Par un jugement n°s 2401841,2403153 du 20 mars 2025, le tribunal administratif de Nancy a annulé la décision implicite par laquelle la préfète de Meurthe-et-Moselle a refusé de délivrer à Mme B… un récépissé de demande de titre de séjour et a rejeté le surplus de ses conclusions.
Procédure devant la cour :
Par une requête enregistrée le 28 mai 2025, Mme B…, représentée par Me Jeannot, demande à la cour :
1°) d’annuler ce jugement du tribunal administratif de Nancy du 20 mars 2025 en tant qu’il a rejeté le surplus des conclusions de sa demande ;
2°) d’annuler l’arrêté du 9 août 2024 de la préfète de Meurthe-et-Moselle ;
3°) d’enjoindre au préfet de Meurthe-et-Moselle de lui délivrer un titre de séjour portant la mention « vie privée et familiale » ou « salarié », à défaut de réexaminer sa situation, dans un délai d’un mois à compter de la notification du présent arrêt, et dans l’attente, de lui délivrer une autorisation provisoire de séjour avec autorisation de travail ;
4°) de mettre à la charge de l’Etat le versement de la somme de 2 000 euros en application de l’article L. 761-1 du code de justice administrative et 37 de la loi du 10 juillet 1991 relative à l’aide juridique.
Elle soutient que :
- la préfète aurait dû saisir la commission du titre de séjour avant de statuer sur sa demande de titre de séjour ;
- le refus de délivrance d’un titre de séjour n’est pas motivé ;
- il est entachée d’un défaut d’examen de sa situation ;
- il est entachée d’une erreur de fait et d’une erreur de droit ;
- la préfète aurait dû examiner la demande au regard de son pouvoir discrétionnaire de régularisation ;
- elle a commis une erreur manifeste d’appréciation ;
- elle a méconnu les stipulations de l’article 6-5 de l’accord franco-algérien ;
- la décision est contraire aux stipulations de l’article 8 de la convention européenne de sauvegarde des droits de l’homme et des libertés fondamentales et de l’article 3-1 de la convention internationale relative aux droits de l’enfant ;
- la décision portant obligation de quitter le territoire est illégale en raison de l’illégalité du refus de titre de séjour ;
- elle méconnait les stipulations de l’article 3-1 de la convention internationale relative aux droits de l’enfant et des conséquences sur sa situation ;
- elle est contraire aux stipulations de l’article 8 de la convention européenne de sauvegarde des droits de l’homme et des libertés fondamentales ;
- elle est entachée d’une erreur manifeste d’appréciation.
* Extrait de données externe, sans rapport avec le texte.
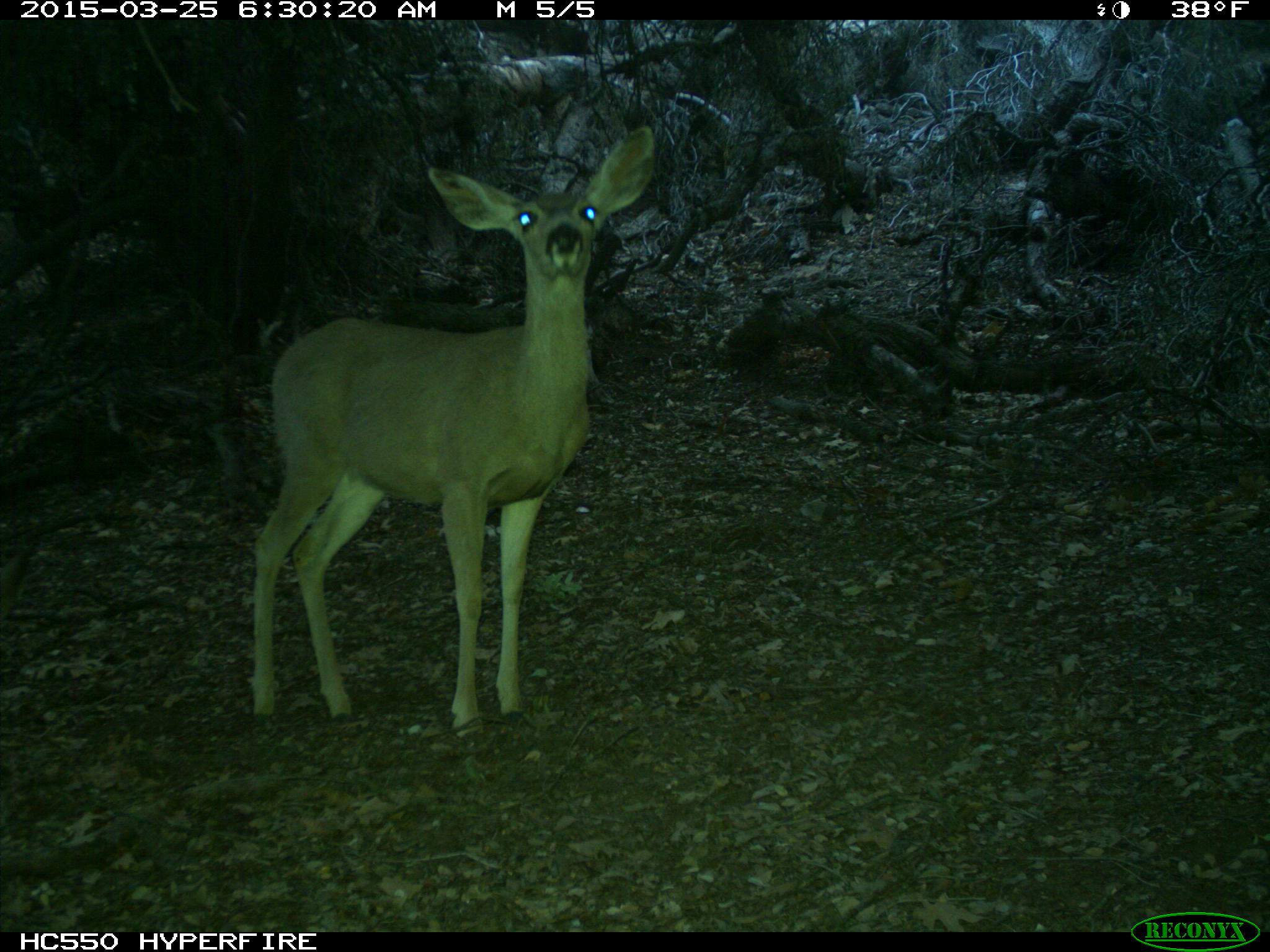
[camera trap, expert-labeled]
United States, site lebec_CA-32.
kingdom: Animalia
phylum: Chordata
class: Mammalia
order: Artiodactyla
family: Cervidae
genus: Odocoileus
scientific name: Odocoileus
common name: deer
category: unidentified deer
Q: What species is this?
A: Unidentified deer (deer) (Odocoileus).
Par un mémoire en défense enregistré le 6 mars 2026, le préfet de Meurthe-et-Moselle conclut au rejet de la requête.
Il soutient que les moyens de la requête ne sont pas fondés.
Mme B… a été admise au bénéfice de l’aide juridictionnelle totale par décision du 24 avril 2025.
Vu les autres pièces du dossier.
Vu :
- la convention européenne de sauvegarde des droits de l’homme et des libertés fondamentales ;
- la convention relative aux droits de l’enfant, signée à New York le 26 janvier 1990 ;
- l’accord du 27 décembre 1968 entre le Gouvernement de la République française et le Gouvernement de la République algérienne démocratique et populaire relatif à la circulation, à l’emploi et au séjour en France des ressortissants algériens et de leurs familles ;
- le code de l’entrée et du séjour des étrangers et du droit d’asile ;
- la loi n° 91-647 du 10 juillet 1991 ;
- le code de justice administrative.
Le président de la formation de jugement a dispensé la rapporteure publique, sur sa proposition, de prononcer des conclusions à l’audience.
Les parties ont été régulièrement averties du jour de l’audience.
Le rapport de M. Barlerin a été entendu au cours de l’audience publique.
Considérant ce qui suit :
1. Mme B…, née le 20 mai 1984 à Oran, de nationalité algérienne, est entrée en France, selon ses déclarations, le 7 mars 2017, accompagnée de son fils, né à Oran le 24 octobre 2008, munie d’un passeport et d’un visa de court séjour. Le 30 mai 2022, elle a demandé la délivrance d’un titre de séjour à la préfète de Meurthe-et-Moselle, le silence de cette dernière ayant fait naitre une décision implicite de rejet. Puis, par un arrêté du 9 août 2024, la préfète de Meurthe-et-Moselle a refusé de l’admettre au séjour, lui a fait obligation de quitter le territoire français dans un délai de trente jours et a fixé le pays à destination duquel elle est susceptible d’être éloignée. Mme B… relève appel du jugement n°s 2401841,2403153 du 20 mars 2025 par lequel le tribunal administratif de Nancy a rejeté sa demande dirigée contre cet arrêté du 9 août 2024.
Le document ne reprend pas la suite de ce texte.